• [INFORMATION SHOWN]:
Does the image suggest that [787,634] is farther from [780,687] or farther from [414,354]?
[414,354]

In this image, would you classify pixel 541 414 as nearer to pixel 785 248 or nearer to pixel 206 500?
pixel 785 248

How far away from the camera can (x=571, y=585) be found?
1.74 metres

---

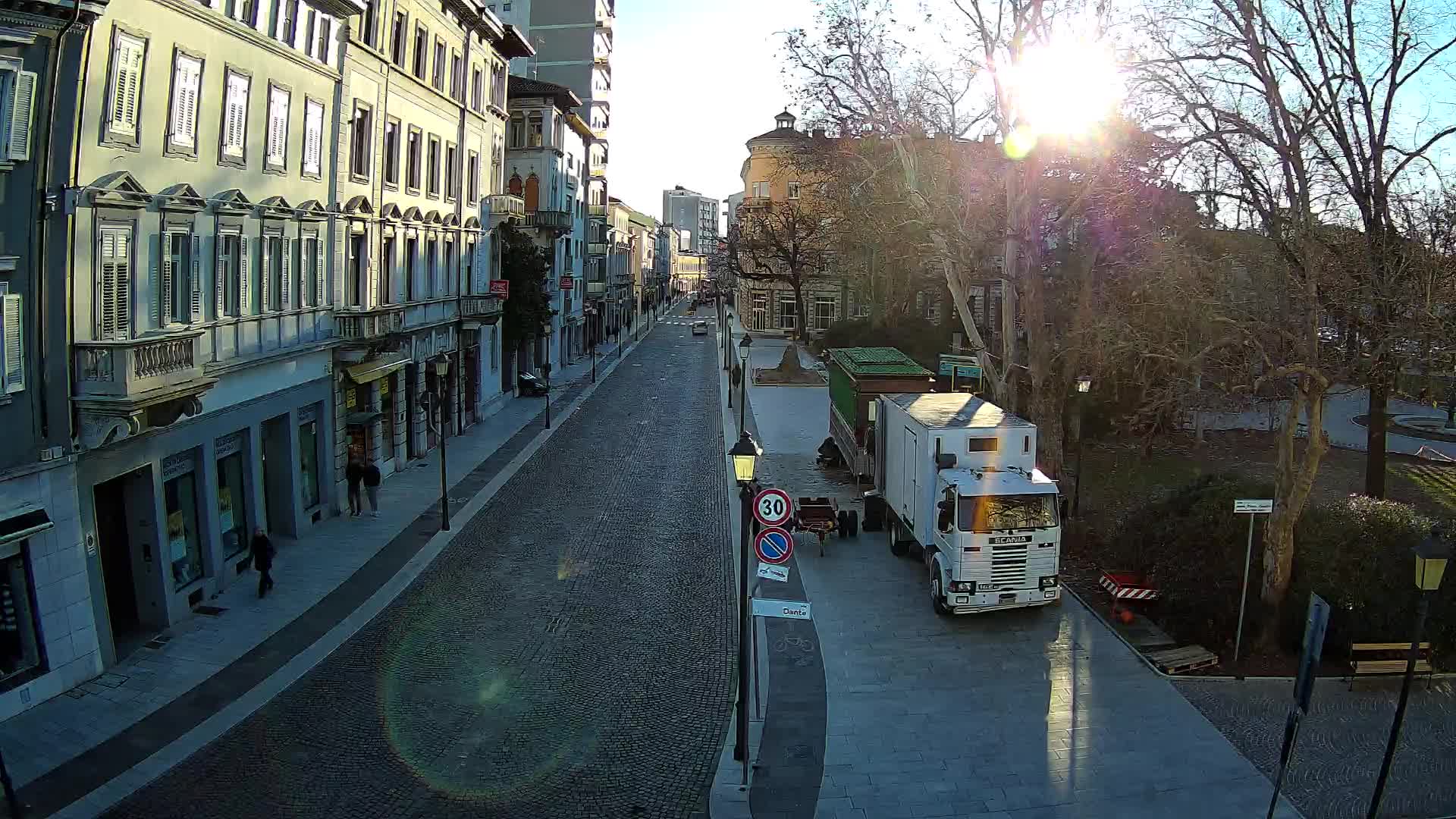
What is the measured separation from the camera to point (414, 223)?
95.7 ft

• [TASK BRIEF]: Give the entries from the line containing "How far away" through the line containing "1.74 metres" as a two-column CSV with the headers entry_text and answer. Put one row per entry, with each value in its own quoted field and line breaks replaced by spaces.

• [THE ANSWER]:
entry_text,answer
"How far away from the camera can (x=571, y=585) be found?","1.74 metres"